Unless someone with more money than brains feels like flushing cash down the toilet on a pointless hobby, this is a god-awful idea for a profitable business.
 
The best bet is to talk to a station and let them lease time to these jocks to 'do their thing'. I sold Christian radio and there were always disagreements on how they didn't want to be next to this program or that. I'd shut them down by saying all I could offer is to let them buy the time before and/or after their program should the programs either side decided to stop but warned them the only way they'd be happy is to lease the whole station. I would point out they had an opportunity to change 'their listener's' minds by making a positive case for your ministry's stance. In other words, it was like keeping children from getting in to spats. It is always exaggerated when egos are worn on sleeves as would be the case with a bunch of jocks.
 
Unless someone with more money than brains feels like flushing cash down the toilet on a pointless hobby, this is a god-awful idea for a profitable business.

but but... a 5000 song playlist station with obscure tunes and live djs 24/7 is the key to success for every station!
 
A pal and I, combined radio experience (if that's possible) some 50 years, were invited by a younger group of visionaries, casual radio friends all, to tour the internet Oldies station they had just begun. The group wanted our opinion.

Not so much vis-a-vis 'selling' the premise, as they had hoped, but more our opinion as to how the place 'sounded'.

Their equipment was excellent -- better than at some of the licensed stations where both my pal and I had worked. The music supply and the cart rack and the microphones and the jingles (!) and the the engineering and the equipment and the server system were quite impressive.

So was the array of air talent, ranging in age from perhaps their late 20's until maybe their early-50's. The staff was all-male, all but one of whom had otherwise collected paychecks from commercial stations (and that lone wet-behind-the-earphones guy was to wind up working P/T at a commercial Oldies station himself)!

And there was one gal on the air. She played C&W on her shift once a week. Her equipment, from a remote setup, was a computer and what sounded like an on-off switch for a mixer.

Right away, you might grasp the stirrings of discontent present even WITHOUT her Country show sullying the 50's and 60's premise. 'Oldies' at the time, among the air staff, could be interpreted individually as anything by Al Jolson up to and including the Screaming Trees.
It was a fun listen for me personally; I had known many of these folks from back when, and love them all. But the place never came together. The grumbling about what were 'true classic Oldies' was evident when my pal and I were VISITING there for the first time!
The basement-floor denouement probably arrived around the same time when it became widely known that the Country gal and her on-off mixing console was getting more personal-message responses than the other five or so Oldies shifts combined!

The station's main gang and I are still very much in touch, by the way, even though the station and its wonderful, pie-eyed clairvoyance no longer exists.

Also, by the way, the date for this visit and its initial dichotomy was 1999.
 
The grumbling about what were 'true classic Oldies' was evident when my pal and I were VISITING there for the first time!

Great post.

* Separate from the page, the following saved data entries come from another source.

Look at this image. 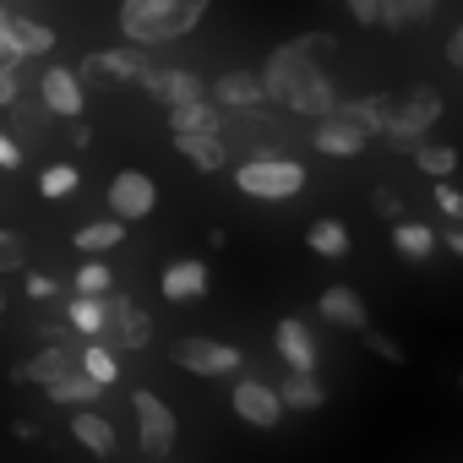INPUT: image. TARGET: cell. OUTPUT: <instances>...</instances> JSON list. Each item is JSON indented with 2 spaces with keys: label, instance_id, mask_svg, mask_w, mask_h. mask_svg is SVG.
Returning <instances> with one entry per match:
<instances>
[{
  "label": "cell",
  "instance_id": "cell-1",
  "mask_svg": "<svg viewBox=\"0 0 463 463\" xmlns=\"http://www.w3.org/2000/svg\"><path fill=\"white\" fill-rule=\"evenodd\" d=\"M257 82H262V99H273V104L289 109V115H311V120H322V115L338 104L333 77H327L311 55H300L295 44H279V50L262 61Z\"/></svg>",
  "mask_w": 463,
  "mask_h": 463
},
{
  "label": "cell",
  "instance_id": "cell-2",
  "mask_svg": "<svg viewBox=\"0 0 463 463\" xmlns=\"http://www.w3.org/2000/svg\"><path fill=\"white\" fill-rule=\"evenodd\" d=\"M207 6L213 0H120V33L142 50L175 44L207 17Z\"/></svg>",
  "mask_w": 463,
  "mask_h": 463
},
{
  "label": "cell",
  "instance_id": "cell-3",
  "mask_svg": "<svg viewBox=\"0 0 463 463\" xmlns=\"http://www.w3.org/2000/svg\"><path fill=\"white\" fill-rule=\"evenodd\" d=\"M306 180H311L306 164L289 158V153H279V158H246V164L235 169L241 196H257V202H289V196L306 191Z\"/></svg>",
  "mask_w": 463,
  "mask_h": 463
},
{
  "label": "cell",
  "instance_id": "cell-4",
  "mask_svg": "<svg viewBox=\"0 0 463 463\" xmlns=\"http://www.w3.org/2000/svg\"><path fill=\"white\" fill-rule=\"evenodd\" d=\"M169 365H180V371H191V376H235V371L246 365V354H241L235 344H223V338H196V333H185V338L169 344Z\"/></svg>",
  "mask_w": 463,
  "mask_h": 463
},
{
  "label": "cell",
  "instance_id": "cell-5",
  "mask_svg": "<svg viewBox=\"0 0 463 463\" xmlns=\"http://www.w3.org/2000/svg\"><path fill=\"white\" fill-rule=\"evenodd\" d=\"M93 338H99L104 349H115V354H120V349H142V344L153 338V317L137 311L131 295H115V289H109V295H104V327H99Z\"/></svg>",
  "mask_w": 463,
  "mask_h": 463
},
{
  "label": "cell",
  "instance_id": "cell-6",
  "mask_svg": "<svg viewBox=\"0 0 463 463\" xmlns=\"http://www.w3.org/2000/svg\"><path fill=\"white\" fill-rule=\"evenodd\" d=\"M131 409H137V441H142V452H153V458L175 452V441H180L175 409H169L153 387H137V392H131Z\"/></svg>",
  "mask_w": 463,
  "mask_h": 463
},
{
  "label": "cell",
  "instance_id": "cell-7",
  "mask_svg": "<svg viewBox=\"0 0 463 463\" xmlns=\"http://www.w3.org/2000/svg\"><path fill=\"white\" fill-rule=\"evenodd\" d=\"M147 71H153V61H147L142 44H131V50H93V55H82V66H77L82 88H88V82H142Z\"/></svg>",
  "mask_w": 463,
  "mask_h": 463
},
{
  "label": "cell",
  "instance_id": "cell-8",
  "mask_svg": "<svg viewBox=\"0 0 463 463\" xmlns=\"http://www.w3.org/2000/svg\"><path fill=\"white\" fill-rule=\"evenodd\" d=\"M153 207H158V180H153V175L120 169V175L109 180V213H115L120 223H137V218H147Z\"/></svg>",
  "mask_w": 463,
  "mask_h": 463
},
{
  "label": "cell",
  "instance_id": "cell-9",
  "mask_svg": "<svg viewBox=\"0 0 463 463\" xmlns=\"http://www.w3.org/2000/svg\"><path fill=\"white\" fill-rule=\"evenodd\" d=\"M229 409H235V420L257 425V430H273L284 420V403H279V387L257 382V376H241L235 392H229Z\"/></svg>",
  "mask_w": 463,
  "mask_h": 463
},
{
  "label": "cell",
  "instance_id": "cell-10",
  "mask_svg": "<svg viewBox=\"0 0 463 463\" xmlns=\"http://www.w3.org/2000/svg\"><path fill=\"white\" fill-rule=\"evenodd\" d=\"M311 147H317L322 158H360V153L371 147V131H365V126H354L349 115L327 109V115L317 120V131H311Z\"/></svg>",
  "mask_w": 463,
  "mask_h": 463
},
{
  "label": "cell",
  "instance_id": "cell-11",
  "mask_svg": "<svg viewBox=\"0 0 463 463\" xmlns=\"http://www.w3.org/2000/svg\"><path fill=\"white\" fill-rule=\"evenodd\" d=\"M39 104H44L50 115H61V120H77V115L88 109L82 77H77L71 66H50V71L39 77Z\"/></svg>",
  "mask_w": 463,
  "mask_h": 463
},
{
  "label": "cell",
  "instance_id": "cell-12",
  "mask_svg": "<svg viewBox=\"0 0 463 463\" xmlns=\"http://www.w3.org/2000/svg\"><path fill=\"white\" fill-rule=\"evenodd\" d=\"M207 289H213V273H207V262H196V257H180V262H169V268H164V279H158V295H164L169 306L202 300Z\"/></svg>",
  "mask_w": 463,
  "mask_h": 463
},
{
  "label": "cell",
  "instance_id": "cell-13",
  "mask_svg": "<svg viewBox=\"0 0 463 463\" xmlns=\"http://www.w3.org/2000/svg\"><path fill=\"white\" fill-rule=\"evenodd\" d=\"M147 99H158L164 109H175V104H191V99H207V88H202V77H191V71H169V66H153L142 82H137Z\"/></svg>",
  "mask_w": 463,
  "mask_h": 463
},
{
  "label": "cell",
  "instance_id": "cell-14",
  "mask_svg": "<svg viewBox=\"0 0 463 463\" xmlns=\"http://www.w3.org/2000/svg\"><path fill=\"white\" fill-rule=\"evenodd\" d=\"M66 371H77V349H71V344H44L33 360H17L6 376H12L17 387H23V382H39V387H50V382H55V376H66Z\"/></svg>",
  "mask_w": 463,
  "mask_h": 463
},
{
  "label": "cell",
  "instance_id": "cell-15",
  "mask_svg": "<svg viewBox=\"0 0 463 463\" xmlns=\"http://www.w3.org/2000/svg\"><path fill=\"white\" fill-rule=\"evenodd\" d=\"M207 99H213L223 115H235V109H262V104H268V99H262L257 71H223V77H213Z\"/></svg>",
  "mask_w": 463,
  "mask_h": 463
},
{
  "label": "cell",
  "instance_id": "cell-16",
  "mask_svg": "<svg viewBox=\"0 0 463 463\" xmlns=\"http://www.w3.org/2000/svg\"><path fill=\"white\" fill-rule=\"evenodd\" d=\"M441 109H447L441 88L420 82V88H409V93H403V104H392V126H409V131H420V137H425V131L441 120Z\"/></svg>",
  "mask_w": 463,
  "mask_h": 463
},
{
  "label": "cell",
  "instance_id": "cell-17",
  "mask_svg": "<svg viewBox=\"0 0 463 463\" xmlns=\"http://www.w3.org/2000/svg\"><path fill=\"white\" fill-rule=\"evenodd\" d=\"M317 311H322V322H333V327H344V333H360V327H371V311H365V300H360L349 284H333V289H322V295H317Z\"/></svg>",
  "mask_w": 463,
  "mask_h": 463
},
{
  "label": "cell",
  "instance_id": "cell-18",
  "mask_svg": "<svg viewBox=\"0 0 463 463\" xmlns=\"http://www.w3.org/2000/svg\"><path fill=\"white\" fill-rule=\"evenodd\" d=\"M273 349H279V360L289 371H317V338H311V327L300 317H284L273 327Z\"/></svg>",
  "mask_w": 463,
  "mask_h": 463
},
{
  "label": "cell",
  "instance_id": "cell-19",
  "mask_svg": "<svg viewBox=\"0 0 463 463\" xmlns=\"http://www.w3.org/2000/svg\"><path fill=\"white\" fill-rule=\"evenodd\" d=\"M213 131H223V109L213 99H191L169 109V137H213Z\"/></svg>",
  "mask_w": 463,
  "mask_h": 463
},
{
  "label": "cell",
  "instance_id": "cell-20",
  "mask_svg": "<svg viewBox=\"0 0 463 463\" xmlns=\"http://www.w3.org/2000/svg\"><path fill=\"white\" fill-rule=\"evenodd\" d=\"M71 441H82L93 458H115V420H104L99 409H77L71 414Z\"/></svg>",
  "mask_w": 463,
  "mask_h": 463
},
{
  "label": "cell",
  "instance_id": "cell-21",
  "mask_svg": "<svg viewBox=\"0 0 463 463\" xmlns=\"http://www.w3.org/2000/svg\"><path fill=\"white\" fill-rule=\"evenodd\" d=\"M175 147H180V158L196 164L202 175L229 169V137H223V131H213V137H175Z\"/></svg>",
  "mask_w": 463,
  "mask_h": 463
},
{
  "label": "cell",
  "instance_id": "cell-22",
  "mask_svg": "<svg viewBox=\"0 0 463 463\" xmlns=\"http://www.w3.org/2000/svg\"><path fill=\"white\" fill-rule=\"evenodd\" d=\"M279 403H284V409H295V414H317V409L327 403V392H322L317 371H289V376H284V387H279Z\"/></svg>",
  "mask_w": 463,
  "mask_h": 463
},
{
  "label": "cell",
  "instance_id": "cell-23",
  "mask_svg": "<svg viewBox=\"0 0 463 463\" xmlns=\"http://www.w3.org/2000/svg\"><path fill=\"white\" fill-rule=\"evenodd\" d=\"M120 241H126V223H120V218H93V223H82L77 235H71V251L104 257V251H115Z\"/></svg>",
  "mask_w": 463,
  "mask_h": 463
},
{
  "label": "cell",
  "instance_id": "cell-24",
  "mask_svg": "<svg viewBox=\"0 0 463 463\" xmlns=\"http://www.w3.org/2000/svg\"><path fill=\"white\" fill-rule=\"evenodd\" d=\"M333 109H338V115H349L354 126H365L371 137L392 120V99H382V93H365V99H338Z\"/></svg>",
  "mask_w": 463,
  "mask_h": 463
},
{
  "label": "cell",
  "instance_id": "cell-25",
  "mask_svg": "<svg viewBox=\"0 0 463 463\" xmlns=\"http://www.w3.org/2000/svg\"><path fill=\"white\" fill-rule=\"evenodd\" d=\"M306 246L317 251V257H349V229H344V218H311V229H306Z\"/></svg>",
  "mask_w": 463,
  "mask_h": 463
},
{
  "label": "cell",
  "instance_id": "cell-26",
  "mask_svg": "<svg viewBox=\"0 0 463 463\" xmlns=\"http://www.w3.org/2000/svg\"><path fill=\"white\" fill-rule=\"evenodd\" d=\"M44 392H50V403H61V409H82V403H93L104 387H99L93 376H82V371H66V376H55Z\"/></svg>",
  "mask_w": 463,
  "mask_h": 463
},
{
  "label": "cell",
  "instance_id": "cell-27",
  "mask_svg": "<svg viewBox=\"0 0 463 463\" xmlns=\"http://www.w3.org/2000/svg\"><path fill=\"white\" fill-rule=\"evenodd\" d=\"M392 246H398V257L425 262V257L436 251V229H430V223H409V218H398V223H392Z\"/></svg>",
  "mask_w": 463,
  "mask_h": 463
},
{
  "label": "cell",
  "instance_id": "cell-28",
  "mask_svg": "<svg viewBox=\"0 0 463 463\" xmlns=\"http://www.w3.org/2000/svg\"><path fill=\"white\" fill-rule=\"evenodd\" d=\"M6 115H12V142H17V147L39 142V137H44V126H50V109H44V104H23V99H12V104H6Z\"/></svg>",
  "mask_w": 463,
  "mask_h": 463
},
{
  "label": "cell",
  "instance_id": "cell-29",
  "mask_svg": "<svg viewBox=\"0 0 463 463\" xmlns=\"http://www.w3.org/2000/svg\"><path fill=\"white\" fill-rule=\"evenodd\" d=\"M12 39L23 44V55H50L55 50V28L50 23H33V17H6Z\"/></svg>",
  "mask_w": 463,
  "mask_h": 463
},
{
  "label": "cell",
  "instance_id": "cell-30",
  "mask_svg": "<svg viewBox=\"0 0 463 463\" xmlns=\"http://www.w3.org/2000/svg\"><path fill=\"white\" fill-rule=\"evenodd\" d=\"M409 158H414V169L430 175V180H452V169H458V153H452L447 142H420Z\"/></svg>",
  "mask_w": 463,
  "mask_h": 463
},
{
  "label": "cell",
  "instance_id": "cell-31",
  "mask_svg": "<svg viewBox=\"0 0 463 463\" xmlns=\"http://www.w3.org/2000/svg\"><path fill=\"white\" fill-rule=\"evenodd\" d=\"M61 317L71 322V333H88V338H93V333L104 327V295H71Z\"/></svg>",
  "mask_w": 463,
  "mask_h": 463
},
{
  "label": "cell",
  "instance_id": "cell-32",
  "mask_svg": "<svg viewBox=\"0 0 463 463\" xmlns=\"http://www.w3.org/2000/svg\"><path fill=\"white\" fill-rule=\"evenodd\" d=\"M430 12H436V0H387V17H382V28H387V33H403V28H420V23H430Z\"/></svg>",
  "mask_w": 463,
  "mask_h": 463
},
{
  "label": "cell",
  "instance_id": "cell-33",
  "mask_svg": "<svg viewBox=\"0 0 463 463\" xmlns=\"http://www.w3.org/2000/svg\"><path fill=\"white\" fill-rule=\"evenodd\" d=\"M77 371H82V376H93L99 387H109V382L120 376V360H115V349L88 344V349H77Z\"/></svg>",
  "mask_w": 463,
  "mask_h": 463
},
{
  "label": "cell",
  "instance_id": "cell-34",
  "mask_svg": "<svg viewBox=\"0 0 463 463\" xmlns=\"http://www.w3.org/2000/svg\"><path fill=\"white\" fill-rule=\"evenodd\" d=\"M115 289V273H109V262H99V257H88L77 273H71V295H109Z\"/></svg>",
  "mask_w": 463,
  "mask_h": 463
},
{
  "label": "cell",
  "instance_id": "cell-35",
  "mask_svg": "<svg viewBox=\"0 0 463 463\" xmlns=\"http://www.w3.org/2000/svg\"><path fill=\"white\" fill-rule=\"evenodd\" d=\"M77 185H82V169H77V164H50V169H44V180H39V191H44L50 202L71 196Z\"/></svg>",
  "mask_w": 463,
  "mask_h": 463
},
{
  "label": "cell",
  "instance_id": "cell-36",
  "mask_svg": "<svg viewBox=\"0 0 463 463\" xmlns=\"http://www.w3.org/2000/svg\"><path fill=\"white\" fill-rule=\"evenodd\" d=\"M28 268V241L17 229H0V273H23Z\"/></svg>",
  "mask_w": 463,
  "mask_h": 463
},
{
  "label": "cell",
  "instance_id": "cell-37",
  "mask_svg": "<svg viewBox=\"0 0 463 463\" xmlns=\"http://www.w3.org/2000/svg\"><path fill=\"white\" fill-rule=\"evenodd\" d=\"M360 338H365V349L382 360V365H403L409 354H403V344L398 338H387V333H376V327H360Z\"/></svg>",
  "mask_w": 463,
  "mask_h": 463
},
{
  "label": "cell",
  "instance_id": "cell-38",
  "mask_svg": "<svg viewBox=\"0 0 463 463\" xmlns=\"http://www.w3.org/2000/svg\"><path fill=\"white\" fill-rule=\"evenodd\" d=\"M344 6L360 28H382V17H387V0H344Z\"/></svg>",
  "mask_w": 463,
  "mask_h": 463
},
{
  "label": "cell",
  "instance_id": "cell-39",
  "mask_svg": "<svg viewBox=\"0 0 463 463\" xmlns=\"http://www.w3.org/2000/svg\"><path fill=\"white\" fill-rule=\"evenodd\" d=\"M376 137H382V142H387V147H392V153H414V147H420V142H425V137H420V131H409V126H392V120H387V126H382V131H376Z\"/></svg>",
  "mask_w": 463,
  "mask_h": 463
},
{
  "label": "cell",
  "instance_id": "cell-40",
  "mask_svg": "<svg viewBox=\"0 0 463 463\" xmlns=\"http://www.w3.org/2000/svg\"><path fill=\"white\" fill-rule=\"evenodd\" d=\"M289 44H295L300 55H311V61H322V55H333V50H338V39H333V33H300V39H289Z\"/></svg>",
  "mask_w": 463,
  "mask_h": 463
},
{
  "label": "cell",
  "instance_id": "cell-41",
  "mask_svg": "<svg viewBox=\"0 0 463 463\" xmlns=\"http://www.w3.org/2000/svg\"><path fill=\"white\" fill-rule=\"evenodd\" d=\"M6 17H12V12H6ZM23 61H28V55H23V44L12 39V28H6V23H0V71H17Z\"/></svg>",
  "mask_w": 463,
  "mask_h": 463
},
{
  "label": "cell",
  "instance_id": "cell-42",
  "mask_svg": "<svg viewBox=\"0 0 463 463\" xmlns=\"http://www.w3.org/2000/svg\"><path fill=\"white\" fill-rule=\"evenodd\" d=\"M371 207H376V213H382L387 223H398V218H409V213H403V196H398V191H371Z\"/></svg>",
  "mask_w": 463,
  "mask_h": 463
},
{
  "label": "cell",
  "instance_id": "cell-43",
  "mask_svg": "<svg viewBox=\"0 0 463 463\" xmlns=\"http://www.w3.org/2000/svg\"><path fill=\"white\" fill-rule=\"evenodd\" d=\"M436 207H441V218H463V196L452 180H436Z\"/></svg>",
  "mask_w": 463,
  "mask_h": 463
},
{
  "label": "cell",
  "instance_id": "cell-44",
  "mask_svg": "<svg viewBox=\"0 0 463 463\" xmlns=\"http://www.w3.org/2000/svg\"><path fill=\"white\" fill-rule=\"evenodd\" d=\"M39 333H44V344H71V322L66 317H44Z\"/></svg>",
  "mask_w": 463,
  "mask_h": 463
},
{
  "label": "cell",
  "instance_id": "cell-45",
  "mask_svg": "<svg viewBox=\"0 0 463 463\" xmlns=\"http://www.w3.org/2000/svg\"><path fill=\"white\" fill-rule=\"evenodd\" d=\"M23 164V147L12 142V131H0V169H17Z\"/></svg>",
  "mask_w": 463,
  "mask_h": 463
},
{
  "label": "cell",
  "instance_id": "cell-46",
  "mask_svg": "<svg viewBox=\"0 0 463 463\" xmlns=\"http://www.w3.org/2000/svg\"><path fill=\"white\" fill-rule=\"evenodd\" d=\"M28 295H33V300H55V295H61V284H55V279H44V273H33V279H28Z\"/></svg>",
  "mask_w": 463,
  "mask_h": 463
},
{
  "label": "cell",
  "instance_id": "cell-47",
  "mask_svg": "<svg viewBox=\"0 0 463 463\" xmlns=\"http://www.w3.org/2000/svg\"><path fill=\"white\" fill-rule=\"evenodd\" d=\"M447 66H452V71L463 66V28H452V33H447Z\"/></svg>",
  "mask_w": 463,
  "mask_h": 463
},
{
  "label": "cell",
  "instance_id": "cell-48",
  "mask_svg": "<svg viewBox=\"0 0 463 463\" xmlns=\"http://www.w3.org/2000/svg\"><path fill=\"white\" fill-rule=\"evenodd\" d=\"M17 93H23V88H17V71H0V109H6Z\"/></svg>",
  "mask_w": 463,
  "mask_h": 463
},
{
  "label": "cell",
  "instance_id": "cell-49",
  "mask_svg": "<svg viewBox=\"0 0 463 463\" xmlns=\"http://www.w3.org/2000/svg\"><path fill=\"white\" fill-rule=\"evenodd\" d=\"M71 147H93V126H88L82 115L71 120Z\"/></svg>",
  "mask_w": 463,
  "mask_h": 463
},
{
  "label": "cell",
  "instance_id": "cell-50",
  "mask_svg": "<svg viewBox=\"0 0 463 463\" xmlns=\"http://www.w3.org/2000/svg\"><path fill=\"white\" fill-rule=\"evenodd\" d=\"M436 241H441L447 251H458V257H463V229H458V223H447V229H441V235H436Z\"/></svg>",
  "mask_w": 463,
  "mask_h": 463
},
{
  "label": "cell",
  "instance_id": "cell-51",
  "mask_svg": "<svg viewBox=\"0 0 463 463\" xmlns=\"http://www.w3.org/2000/svg\"><path fill=\"white\" fill-rule=\"evenodd\" d=\"M12 436H17V441H39V425H33V420H12Z\"/></svg>",
  "mask_w": 463,
  "mask_h": 463
},
{
  "label": "cell",
  "instance_id": "cell-52",
  "mask_svg": "<svg viewBox=\"0 0 463 463\" xmlns=\"http://www.w3.org/2000/svg\"><path fill=\"white\" fill-rule=\"evenodd\" d=\"M0 322H6V295H0Z\"/></svg>",
  "mask_w": 463,
  "mask_h": 463
},
{
  "label": "cell",
  "instance_id": "cell-53",
  "mask_svg": "<svg viewBox=\"0 0 463 463\" xmlns=\"http://www.w3.org/2000/svg\"><path fill=\"white\" fill-rule=\"evenodd\" d=\"M17 6H33V0H17Z\"/></svg>",
  "mask_w": 463,
  "mask_h": 463
},
{
  "label": "cell",
  "instance_id": "cell-54",
  "mask_svg": "<svg viewBox=\"0 0 463 463\" xmlns=\"http://www.w3.org/2000/svg\"><path fill=\"white\" fill-rule=\"evenodd\" d=\"M0 23H6V6H0Z\"/></svg>",
  "mask_w": 463,
  "mask_h": 463
}]
</instances>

Sounds familiar. Everyone has their opinion, and democracy is not easy or neat. It wasn't just country music that got played in the early 60s, but jazz (Al Hirt, Pete Fountain, Louis Armstrong) and a lot of foreign language songs (Sukiyaki, Dominique, etc). The solution some places come up with is some form of block programming, and that's not what most programmers prefer.

This was the battle that raged at MTV in the 90s, among the various programmers who dealt with the styles of pop music at the time. Should they play more rap or more pop? Both were very popular, but the music itself was splitting apart. You could see it in front of your face at the annual MTV awards.